Hollie also went through some trimming iterations on her switchfree data. See her code here. In the scripts folder: nano trim_R2_cutadapt.sh
#!/usr/bin/env bash
#SBATCH --export=NONE
#SBATCH --nodes=1 --ntasks-per-node=15
#SBATCH --partition=uri-cpu
#SBATCH --no-requeue
#SBATCH --mem=300GB
#SBATCH -t 24:00:00
#SBATCH --mail-type=BEGIN,END,FAIL #email you when job starts, stops and/or fails
#SBATCH -o slurm-%j.out
#SBATCH -e slurm-%j.error
#SBATCH -D /work/pi_hputnam_uri_edu/jillashey/Mcap_2023/polyA/scripts
# load modules needed
module load parallel/20240822
module load fastqc/0.12.1
module load uri/main
module load all/cutadapt/3.5-GCCcore-11.2.0
module load all/MultiQC/1.12-foss-2021b
cd /work/pi_hputnam_uri_edu/jillashey/Mcap_2023/polyA/data/raw
# Create an array of fastq files to process
array=($(ls *R2_001.fastq.gz))
echo "trim using cutadapt" $(date)
for i in "${array[@]}"; do
sample_name=$(echo "$i" | awk -F '_' '{print $1}')
# Use original filename ($i) as input
cutadapt -a A{8}B{6}N{8}AGATCGGAAGAGCGTCGTGTAGGGAAAGAGTGT -o "${sample_name}_adapterTrimmed.fastq.gz" "$i"
cutadapt -a A{100} -o "${sample_name}_completeTrimmed.fastq.gz" "${sample_name}_adapterTrimmed.fastq.gz"
echo "trimming complete" $(date)

WHAT IS EXPECTED — In the trimming script, how much memory does the job request?

DATA RECORDS —
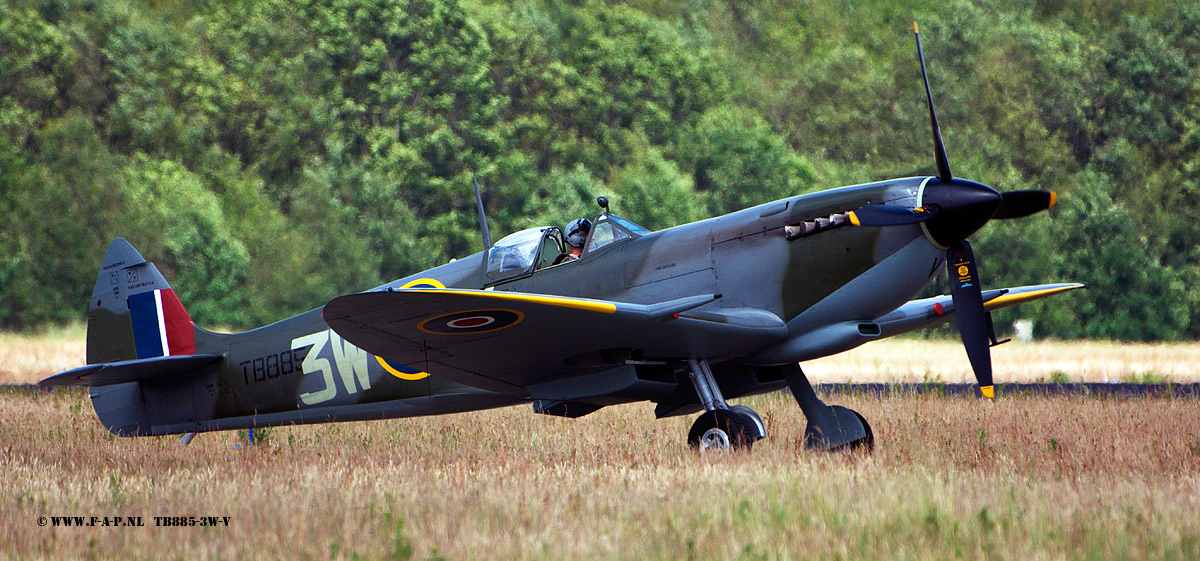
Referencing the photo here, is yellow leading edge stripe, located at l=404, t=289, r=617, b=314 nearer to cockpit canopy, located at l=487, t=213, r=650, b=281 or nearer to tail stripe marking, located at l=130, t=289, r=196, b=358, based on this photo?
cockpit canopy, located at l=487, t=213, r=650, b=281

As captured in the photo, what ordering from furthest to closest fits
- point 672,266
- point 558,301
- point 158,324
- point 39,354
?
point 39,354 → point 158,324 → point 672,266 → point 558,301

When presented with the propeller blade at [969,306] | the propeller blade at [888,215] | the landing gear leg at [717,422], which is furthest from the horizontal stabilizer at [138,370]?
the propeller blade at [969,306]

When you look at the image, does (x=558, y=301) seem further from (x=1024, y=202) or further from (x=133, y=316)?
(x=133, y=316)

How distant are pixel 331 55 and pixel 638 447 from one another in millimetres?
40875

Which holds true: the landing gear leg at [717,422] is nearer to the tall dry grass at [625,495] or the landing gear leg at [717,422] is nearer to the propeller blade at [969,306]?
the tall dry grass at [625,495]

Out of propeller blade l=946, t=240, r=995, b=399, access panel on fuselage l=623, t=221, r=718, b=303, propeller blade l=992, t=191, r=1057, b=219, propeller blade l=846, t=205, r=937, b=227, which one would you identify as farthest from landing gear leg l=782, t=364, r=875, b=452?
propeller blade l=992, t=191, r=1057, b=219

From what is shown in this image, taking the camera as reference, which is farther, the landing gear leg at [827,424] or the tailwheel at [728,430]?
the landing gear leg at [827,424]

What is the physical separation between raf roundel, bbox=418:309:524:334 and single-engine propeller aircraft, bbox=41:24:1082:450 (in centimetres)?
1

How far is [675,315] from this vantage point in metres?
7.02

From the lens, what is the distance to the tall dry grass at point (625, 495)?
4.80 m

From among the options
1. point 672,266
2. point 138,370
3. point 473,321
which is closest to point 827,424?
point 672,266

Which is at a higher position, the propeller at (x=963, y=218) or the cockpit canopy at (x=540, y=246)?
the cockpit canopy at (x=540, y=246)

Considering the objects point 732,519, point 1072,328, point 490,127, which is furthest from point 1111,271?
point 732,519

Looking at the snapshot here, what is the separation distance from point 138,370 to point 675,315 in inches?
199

RESPONSE BELOW — 300GB